Realojamento com falhas graves
Daniel Lobo, arquiteto, tem um percurso que passou pelo bairro da Torre, em Camarate, Loures. À Renascença, conta que esta “foi uma experiência muito importante. Integrei um projeto de investigação/ação, que já decorria desde 2014, eu entrei em 2016, e foi importante para aquilo que o Papa Francisco apela, a conversão para as periferias”.
Conta que no bairro hoje já “só resta uma barraca”. Nos últimos anos “foi sujeito a um processo de realojamento e capacitação, de melhoria das condições de vida e colmatação de uma série de outras necessidades, como a alimentação”.
Mas, o realojamento “foi dispersando a população por várias partes do município de Loures, Amadora e Almada”, e nem tudo correu como devia. “Houve muitas falhas, e graves”, sublinha. “O que falta essencialmente é um maior envolvimento das entidades que estão no terreno, em grande proximidade, compromisso e entrega, e que conhecem aquela realidade social. É preciso que essas pessoas façam parte do processo de realojamento, como a associação de moradores”.
Daniel Lobo diz que “foram feitas várias comunicações por escrito à Câmara de Loures, mas não surtiu efeito. Só quando houve um incêndio que chamou a atenção da comunicação social e foi exercida pressão pública é que alguma coisa aconteceu”.
"Mudança de política e de mentalidade"
A fazer o doutoramento em urbanismo, o jovem arquiteto diz que a humanização das cidades terá de passar por um novo modelo económico que dê resposta às necessidades das pessoas e atenue a atual divisão, ainda evidente, entre “áreas ricas e pobres”.
"Há um hiato entre as autoridades públicas, as associações e os próprios moradores para fazerem algo em conjunto"
É preciso encontrar, como propõe o Papa, uma alternativa à atual economia que “mata, exclui e desumaniza”. Mas, considera que há “sinais de esperança no meio disto”, como a “capacidade de invenção dos muitos milhões de pessoas que vivem em bairros precários ou informais em todo o mundo, para conseguirem encontrar uma solução para a sua falta de abrigo”.
“Estamos num modelo de economia que privilegia o lucro individual sobre as necessidades das pessoas”, acrescenta frei Rui Grácio, que sublinha também a importância da “participação dos envolvidos” na busca de soluções, de quem vive nos bairros e das associações que estão no terreno, porque atualmente “há um hiato entre as autoridades públicas, as associações e os próprios moradores para fazerem algo em conjunto”. E acrescenta que é preciso “valorizar a participação e o trabalho conjunto a partir da visão de quem não está no gabinete, mas no terreno”.
“É uma mudança de política e de mentalidade.
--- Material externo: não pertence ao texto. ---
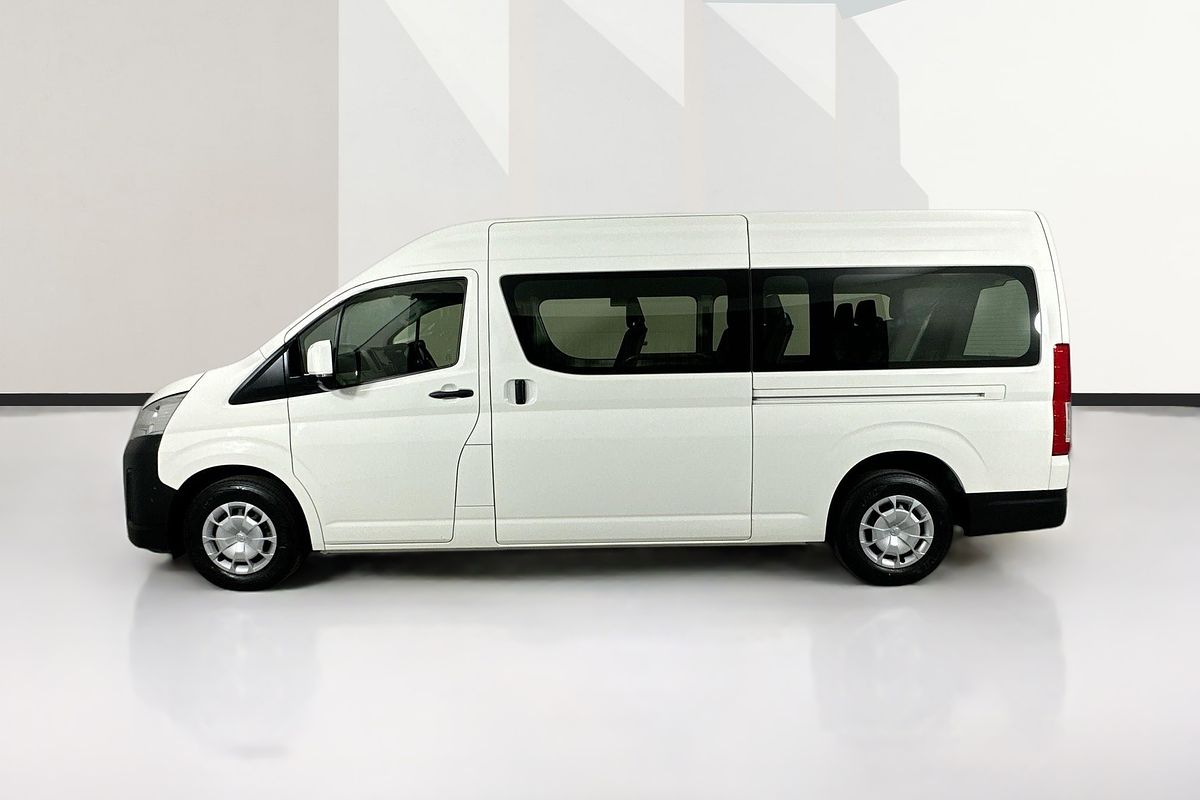 2019 Toyota HIACE COMMUTER (12 SEATS) GDH322R
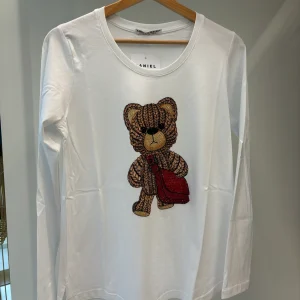 DANIEL &  MAYER -  MAGLIA MAN. LUNGHE - ORSETTO - ROSSA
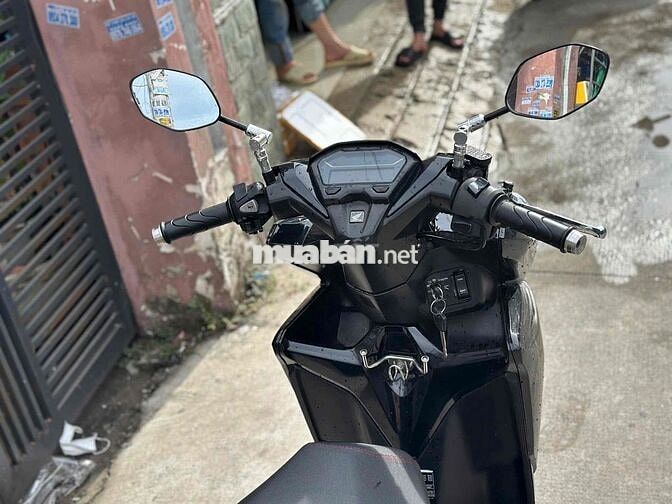 Honda Vario 125 2021 Đen bóng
Não é só dinheiro, é toda uma maneira de fazer as coisas que deve ser participada desde a base”, afirma.
Mais de 50 mil famílias da Área Metropolitana de Lisboa vivem em condições indignas
Fernanda Reis insiste que “a habitação é um direito e é um elemento fundamental para o crescimento da própria pessoa, por isso é urgente que se enfrente o problema. E conhecemos muitos casos de ciganos e não ciganos que estão aflitos, não estão bem”.
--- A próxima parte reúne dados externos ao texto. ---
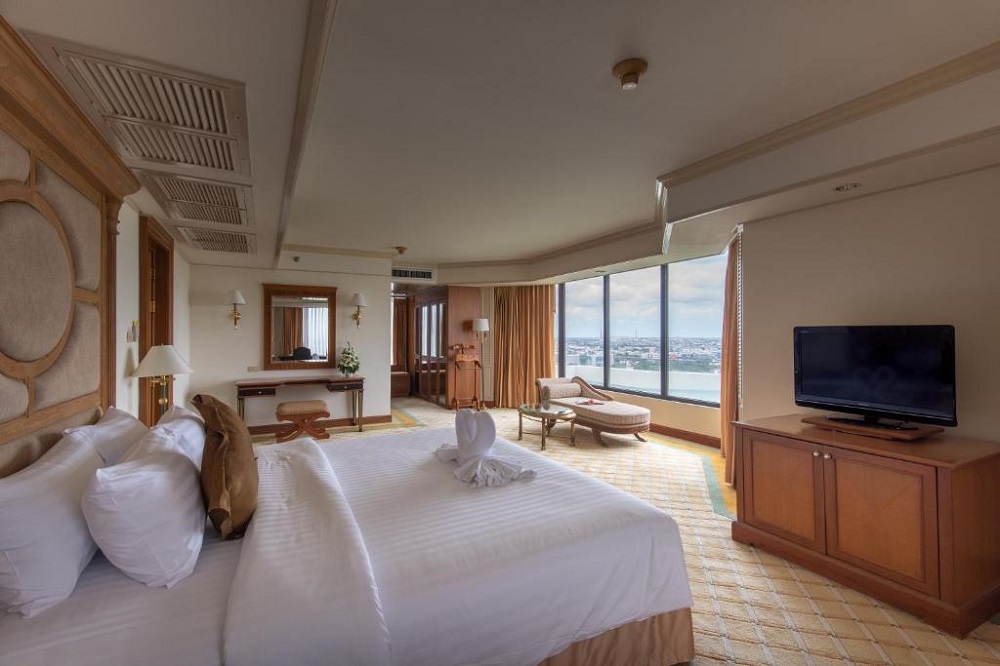 Montien Riverside Hotel Bangkok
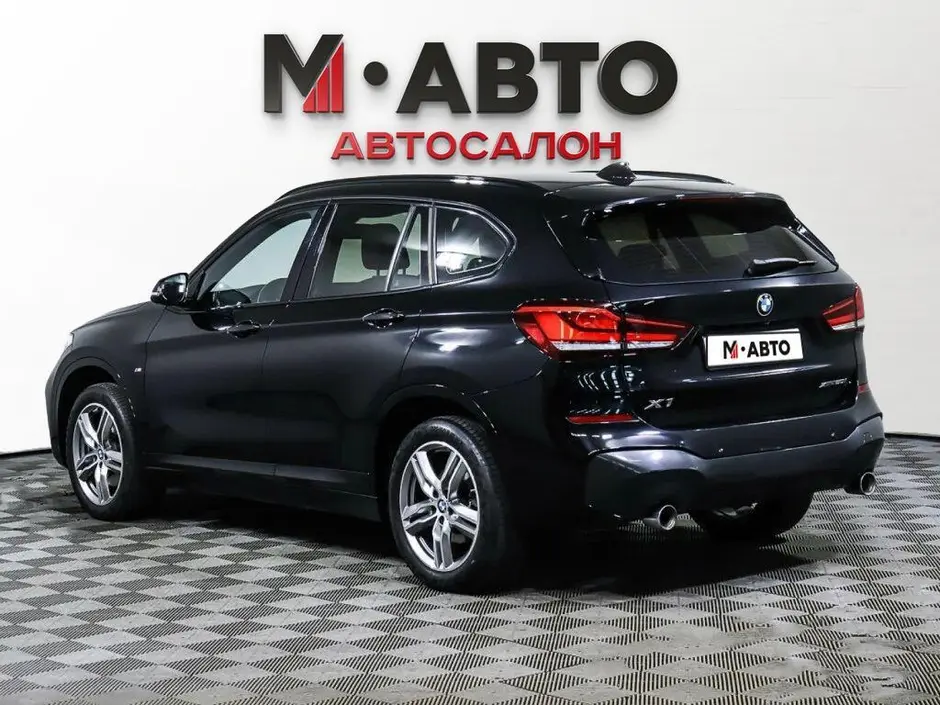 BMW X1, 2020 г.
Os autores da Carta esperam que o documento que elaboraram ajude a “chamar a atenção” e a um “debate da sociedade civil” para resolver o problema, que “não é só da habitação, é também do trabalho, das condições de vida, está tudo interligado”.
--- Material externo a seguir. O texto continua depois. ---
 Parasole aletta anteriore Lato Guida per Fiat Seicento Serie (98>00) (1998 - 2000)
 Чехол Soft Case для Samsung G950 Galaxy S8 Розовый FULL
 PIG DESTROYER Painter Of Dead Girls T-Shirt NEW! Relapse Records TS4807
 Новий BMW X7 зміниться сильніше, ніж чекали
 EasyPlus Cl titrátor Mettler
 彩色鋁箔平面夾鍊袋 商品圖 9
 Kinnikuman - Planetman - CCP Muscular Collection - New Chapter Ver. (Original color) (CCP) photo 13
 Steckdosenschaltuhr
Das entidades públicas a que foi endereçada a carta, já receberam resposta “da vereadora da habitação da Câmara de Lisboa, a dizer que iam analisar e ter em consideração as propostas” feitas.
O debate com frei Rui Grácio, Daniel Lobo e Fernanda Reis foi transmitido este domingo no programa “Pequenas Grandes Coisas”, na Renascença.